Kişisel veri üretimi ve ihtiyaçlarımız düşünüldüğünde yetkilendirme alanında, instagram, twitter gibi uygulamaların yerini alacak blokzincir tabanlı investfeed, matchpool gibi uygulamalar, obsidian gibi telegram ve whatsapp mesajlaşma programlarına rakip çalışmalar, sağlık ve genetik verilerinizi saklayan ve değerlendiren çalışmalar, reklamcılık uygulamaları gün geçtikçe artmaktadır. Doğal olarak en büyük değişimin fiziki alışverişin yerini alan online alışveriş piyasasında olması beklenmektedir. Bu alanda amazon, ebay gibi dev şirketlere rakip olacak Syscoin, openbazaar gibi uygulamalar, tüm dünyada biletlemeye imkân tanıyacak çalışmalar, gayri menkul kiralama, değere dönüştürme, satış konusunda yapılan çalışmalar, online kumar, oyun ve sporlar ile sanal gerçeklik uygulamaları her gün artmaktadır. Bu uygulamaların geliştirilebilmesi için gerekli kaynaklar ise bu uygulamaların çalışması için kullanılacak kriptoparaların (koin) başlangıç koin satışı (ICO) ile müşterilerine satılmasıyla elde edilmekte, bu coinler daha sonra kriptopara borsalarında değer olarak alınıp satılabilmektedir.

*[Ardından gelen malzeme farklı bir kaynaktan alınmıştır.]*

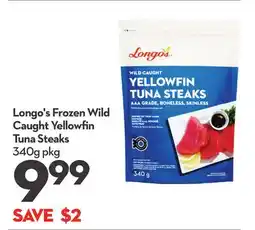 Longo's Frozen Wild Caught Yellowfin Tuna Steaks offer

Dikkat edilirse uygulamalarda henüz şirketler, kurumlar ve devlet hizmetleri boyutuna inilmemiştir. blokzincir teknolojisinin etkisi ispat edilirse her şirketin blokzincir uygulaması geliştirerek kendi mal ve hizmetlerini kriptoparaya dönüştürmesi ve değer değişimini bu şekilde yapması, muhasebesinden lojistiğine blokzincir teknolojisiyle çalışması rekabetçi bir duruş için gerekebilir. Genel olarak değişken veri üreten, veri üretilen kullanıcı sayısı birden fazla olan ve kimin ürettiği bilinmeyen (müşteriler gibi), güvenilirliğin önemli olduğu yapılar için blokzincirler gerekli olacaktır. Bu şekilde sınırların kalkması ve tüketiciler için mal ve hizmetlerin dünyanın herhangi bir bölgesindeki bir kurumdan alınması, ödemenin herhangi bir aracı olmadan yapılması ve yine herhangi bir aracı olmadan güvenli bir şekilde kendi verinize ulaşabilmeniz mümkün olacaktır. İş hayatındaki kurumlar için kolayca dünyanın herhangi bir noktasındaki müşteriye ürün satış olanağı sağlanmış olacaktır. Bununla beraber kriptovarlık piyasasının henüz kontrolsüz olduğu, dolandırıcı niteliği olan birçok kişiye açık olduğu, fiyat hareketleri sonucunda büyük zararların yapılabildiği, ürünlerin henüz test ve prototip aşamasında olduğu bilinmelidir. Bankacılık, finansal teknolojiler, bulut bilişim, ödemeler, kredi sistemleri, noter hizmetleri, değerli belge yaratma ve saklama, eticaret ve vatandaşlık hizmetleri başta olmak üzere her alanda yaygın kullanımı sonucu dijital gelecek sınırların önemsizleştiği, çok daha entegre, hızlı ve değer üretilen bir yer olabilir.